La bora diventò sempre più forte e spirò violenta e umida su Piazza Unità.
Thomàs stava rientrando da una lunga giornata di lavoro e si strinse nel
cappotto per affrontare il vento; era contento al pensiero di riabbracciare Carol
e la loro piccola meraviglia, René.
René -pensò- stava crescendo in fretta, stava sviluppando, proprio come lui,
una grande manualità tanto che negli ultimi tempi lo stava aiutando
concretamente nella realizzazione di un vecchio automa; lo vedeva divertirsi,
soprattutto quando andavano assieme dal rigattiere alla ricerca di ingranaggi
e aggeggi vari. René era molto curioso, attento ai dettagli e faceva una
quantità spropositata di domande: “Papà? Come funzionano gli orologi?” o
ancora: “Papà? Ma é vero che l’uomo é andato sulla luna?”. A Thomàs
piaceva la vivacità intellettuale di René e amava rispondere alle sue curiosità.

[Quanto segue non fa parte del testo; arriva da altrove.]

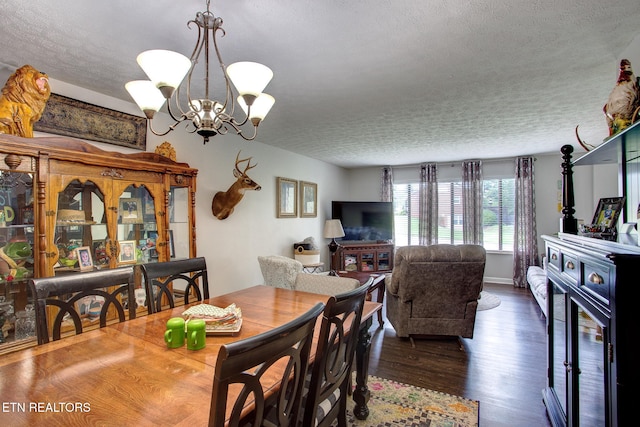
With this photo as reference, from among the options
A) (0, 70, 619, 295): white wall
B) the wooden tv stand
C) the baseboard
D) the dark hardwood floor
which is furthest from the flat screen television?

E Thomàs amava Carol; si erano conosciuti all’università ad un corso comune
di fisica quantistica e si erano stabiliti a Trieste per esigenze di lavoro. Era
contento della sua vita, degli affetti e del suo lavoro e quel vento fresco di fine
ottobre annunciava l’avvicinarsi dell’inverno e delle festività, il periodo
dell’anno preferito da Thomàs. E già volava col pensiero ai pomeriggi che lui e
René avrebbero speso assieme per finire di sistemare l’automa, alle
chiacchiere che avrebbero fatto davanti ad una tazza di tè caldo con Carol,
alle storie che avrebbero inventato per ingannare il tempo. Sul volto di
Thomàs apparve un sorriso dolce e carico di aspettativa. Prima di dirigersi a
casa, Thomàs si fermò dal vecchio Jerkins, un rigattiere di origine scozzese
che si trovava a pochi metri dalla loro abitazione e con il quale aveva stretto
una grande amicizia: Thomàs sapeva strappare sempre un sorriso al burbero
rigattiere mentre quest’ultimo gli raccontava spesso vari aneddoti della sua
storia di ex marinaio. Thomàs aprì la porta che fece risuonare il campanello
ed entrò nel negozio. Dal retro bottega apparve lo scozzese sdentato:
“Thomàs! Amico mio!”
“Ammiraglio Jerkins!”
“Come va?”
“Stasera é una di quelle sere in cui si rimpiange di essere salpati e partiti per
l’oceano! Che ventaccio si é alzato!”
“Puoi dirlo forte, Jerkins!”
“E tu, professore quantistico? Cosa mi racconti?”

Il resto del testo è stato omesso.